## PROBLEMS TO SOLVE
1. Retype the passage of the news report on George Floyd's death from "The now-infamous video shows Officer" to "was visibly still.".
2. According to the news report on George Floyd's death, who called for the officer who knelt on Floyd's neck to be charged?
3. Continue the news report on George Floyd's death from its last sentence.
═════ SELECTED TEXT ═════
George Floyd's death sparks protests
George Floyd's death in Minneapolis sparks nationwide protests 06:16

A second night of violent protests erupted over the death of George Floyd, a black man, at the hands of Minneapolis police. Minneapolis Mayor Jacob Frey called for the white officer who put his knee on Floyd's neck, as seen in a graphic video that has sparked national outrage, to be charged

"He'd be alive today if he were white," Frey said of Floyd. "I'm not a prosecutor, but let me be clear, the arresting officer killed someone." 

The now-infamous video shows Officer Derek Chauvin pinning Floyd's neck with his knee as he pleaded for help. 

"I can't breathe," he said repeatedly, as bystanders can be heard pleading with Chauvin to let up on Floyd. The video continued until Floyd was visibly still.

Chauvin and the other three officers involved have since been fired.
═════ RECORDED INFORMATION ═════
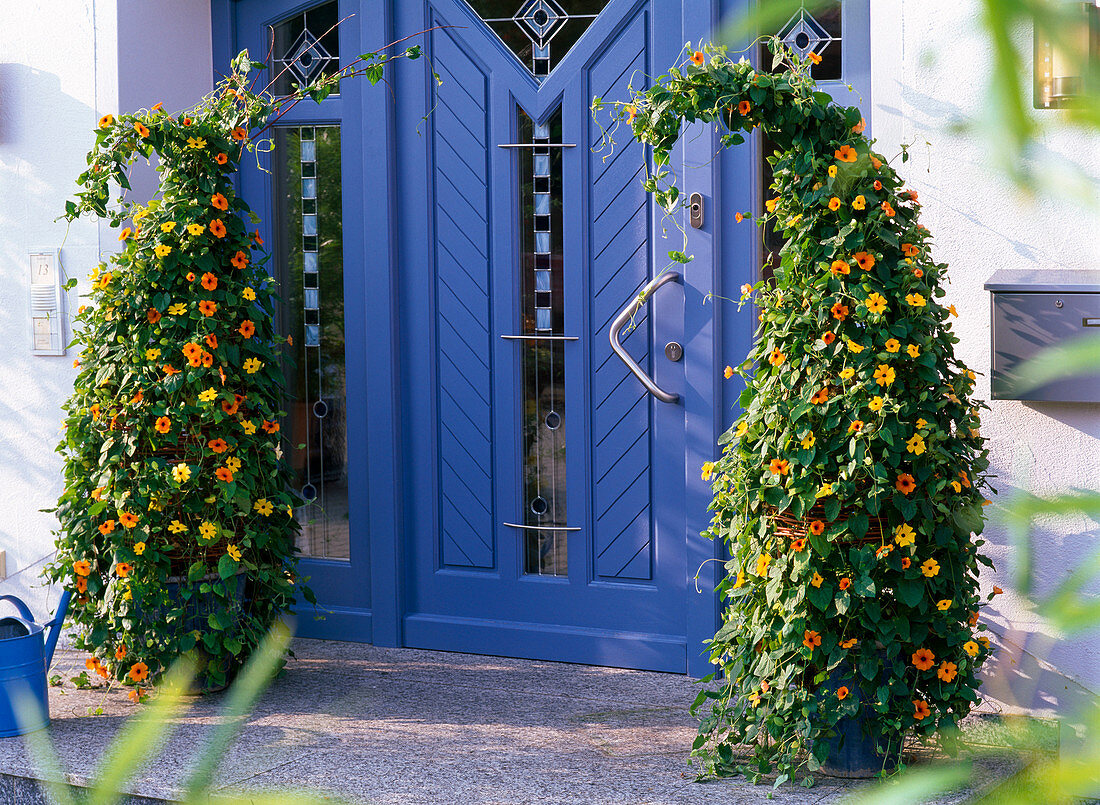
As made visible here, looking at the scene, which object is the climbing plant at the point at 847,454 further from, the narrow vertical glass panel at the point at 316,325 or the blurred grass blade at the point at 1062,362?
the blurred grass blade at the point at 1062,362

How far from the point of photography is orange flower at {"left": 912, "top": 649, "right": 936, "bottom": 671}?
2.57 meters

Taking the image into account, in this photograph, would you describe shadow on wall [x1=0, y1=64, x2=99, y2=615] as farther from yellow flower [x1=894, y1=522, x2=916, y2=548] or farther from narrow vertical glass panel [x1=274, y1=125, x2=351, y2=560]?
yellow flower [x1=894, y1=522, x2=916, y2=548]

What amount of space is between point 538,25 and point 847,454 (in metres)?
1.99

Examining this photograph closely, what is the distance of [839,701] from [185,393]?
6.54 feet

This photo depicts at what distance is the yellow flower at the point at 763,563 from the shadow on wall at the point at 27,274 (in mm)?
2601

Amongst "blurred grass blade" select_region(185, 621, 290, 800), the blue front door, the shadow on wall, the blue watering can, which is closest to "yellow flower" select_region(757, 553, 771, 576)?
the blue front door

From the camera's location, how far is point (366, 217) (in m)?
4.02

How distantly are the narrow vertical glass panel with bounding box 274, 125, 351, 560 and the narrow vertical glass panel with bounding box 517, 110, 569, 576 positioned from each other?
2.31 ft

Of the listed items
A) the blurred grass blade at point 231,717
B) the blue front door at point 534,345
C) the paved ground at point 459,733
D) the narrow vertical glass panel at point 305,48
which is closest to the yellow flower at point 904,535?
the paved ground at point 459,733

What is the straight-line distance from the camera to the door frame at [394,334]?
357 centimetres

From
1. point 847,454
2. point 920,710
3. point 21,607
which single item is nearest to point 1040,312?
point 847,454

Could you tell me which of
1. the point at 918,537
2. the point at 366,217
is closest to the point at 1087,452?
the point at 918,537

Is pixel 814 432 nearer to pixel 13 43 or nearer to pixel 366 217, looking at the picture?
pixel 366 217

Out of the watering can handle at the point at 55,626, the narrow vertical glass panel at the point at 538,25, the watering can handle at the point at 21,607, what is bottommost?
the watering can handle at the point at 55,626
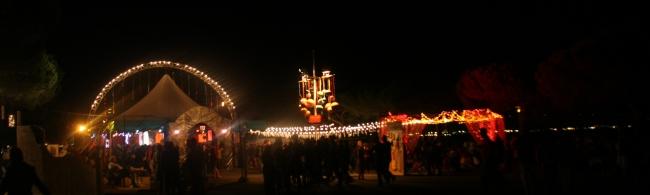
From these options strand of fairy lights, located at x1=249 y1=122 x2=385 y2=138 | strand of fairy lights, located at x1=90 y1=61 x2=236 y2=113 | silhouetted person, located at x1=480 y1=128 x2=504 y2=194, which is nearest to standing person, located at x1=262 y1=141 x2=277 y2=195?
silhouetted person, located at x1=480 y1=128 x2=504 y2=194

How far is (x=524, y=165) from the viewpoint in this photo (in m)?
12.7

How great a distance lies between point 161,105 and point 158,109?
8.1 inches

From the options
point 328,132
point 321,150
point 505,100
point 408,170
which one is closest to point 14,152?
point 321,150

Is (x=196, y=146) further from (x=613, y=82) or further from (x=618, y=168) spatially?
(x=613, y=82)

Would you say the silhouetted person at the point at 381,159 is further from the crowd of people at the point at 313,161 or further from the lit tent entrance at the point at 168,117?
the lit tent entrance at the point at 168,117

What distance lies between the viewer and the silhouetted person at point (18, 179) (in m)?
8.40

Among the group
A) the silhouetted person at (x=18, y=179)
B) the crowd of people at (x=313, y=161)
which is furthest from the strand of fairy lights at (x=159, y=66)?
the silhouetted person at (x=18, y=179)

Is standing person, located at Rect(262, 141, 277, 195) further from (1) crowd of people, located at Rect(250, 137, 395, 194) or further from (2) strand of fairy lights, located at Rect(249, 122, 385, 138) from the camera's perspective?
(2) strand of fairy lights, located at Rect(249, 122, 385, 138)

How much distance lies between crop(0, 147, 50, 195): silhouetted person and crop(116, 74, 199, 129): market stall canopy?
1504 centimetres

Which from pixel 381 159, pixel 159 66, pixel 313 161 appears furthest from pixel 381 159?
pixel 159 66

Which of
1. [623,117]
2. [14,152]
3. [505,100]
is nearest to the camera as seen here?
[14,152]

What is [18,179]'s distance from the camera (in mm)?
8406

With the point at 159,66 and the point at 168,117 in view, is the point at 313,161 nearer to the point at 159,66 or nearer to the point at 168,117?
the point at 159,66

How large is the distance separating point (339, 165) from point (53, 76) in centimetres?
1725
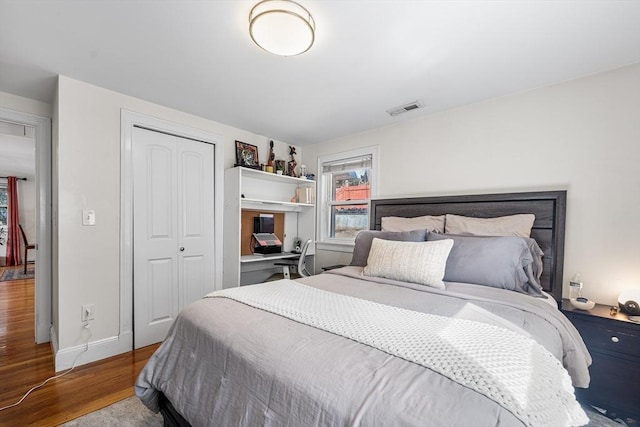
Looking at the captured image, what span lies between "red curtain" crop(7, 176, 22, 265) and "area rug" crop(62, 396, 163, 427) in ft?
24.4

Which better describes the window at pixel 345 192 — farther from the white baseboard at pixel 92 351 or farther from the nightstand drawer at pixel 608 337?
the white baseboard at pixel 92 351

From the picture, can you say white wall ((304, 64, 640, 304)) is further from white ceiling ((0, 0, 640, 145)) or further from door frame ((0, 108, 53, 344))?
door frame ((0, 108, 53, 344))

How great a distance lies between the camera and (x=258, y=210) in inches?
143

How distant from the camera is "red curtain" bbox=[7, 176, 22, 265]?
641cm

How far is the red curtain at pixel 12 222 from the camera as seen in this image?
6.41m

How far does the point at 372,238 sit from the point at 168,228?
6.67ft

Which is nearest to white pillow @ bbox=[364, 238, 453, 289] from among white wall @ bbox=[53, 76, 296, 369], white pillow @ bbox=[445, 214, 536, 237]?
white pillow @ bbox=[445, 214, 536, 237]

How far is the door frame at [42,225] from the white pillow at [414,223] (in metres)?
3.29

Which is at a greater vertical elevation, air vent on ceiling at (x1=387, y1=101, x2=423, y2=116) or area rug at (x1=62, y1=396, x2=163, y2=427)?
air vent on ceiling at (x1=387, y1=101, x2=423, y2=116)

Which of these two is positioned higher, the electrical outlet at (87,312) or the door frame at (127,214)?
the door frame at (127,214)

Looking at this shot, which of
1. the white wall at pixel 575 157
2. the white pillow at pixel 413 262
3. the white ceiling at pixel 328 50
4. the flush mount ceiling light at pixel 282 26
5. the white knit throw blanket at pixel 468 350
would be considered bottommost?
the white knit throw blanket at pixel 468 350

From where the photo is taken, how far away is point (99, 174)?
2.37 meters

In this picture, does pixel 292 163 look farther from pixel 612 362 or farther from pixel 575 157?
pixel 612 362

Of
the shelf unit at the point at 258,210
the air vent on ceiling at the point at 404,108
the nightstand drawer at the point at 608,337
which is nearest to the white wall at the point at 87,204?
═════
## RESPONSES FOR EACH TASK
1.
The now-infamous video shows Officer Derek Chauvin pinning Floyd's neck with his knee as he pleaded for help. 

"I can't breathe," he said repeatedly, as bystanders can be heard pleading with Chauvin to let up on Floyd. The video continued until Floyd was visibly still.

2. Minneapolis Mayor Jacob Frey.

3.
One person died in the overnight protests as some in the mostly-peaceful demonstration resorted to looting nearby businesses, smashing windows and setting fires. Dozens of officers were deployed to break up crowds, and the mayor's office confirms that the National Guard had been called in.

A new report from the Minneapolis Fire Department says paramedics in the ambulance carrying  Floyd checked his pulse "several times…finding none…" He was pronounced dead at the hospital.

Though Frey declined to call Chauvin racist, he did concede that the facts he had seen so far led him "down the path that race was involved."

Floyd's girlfriend, Courteney Ross, said the video makes it clear that her boyfriend was murdered. 

"This is nothing but an angel that was sent to us on Earth. And we demonized him and we killed him," Ross said.

She said Floyd was a gentle giant, and a loving father to his two daughters. 

"He loves them with all his heart," she said. "I don't know if I'm sad or mad… he cannot die in vain."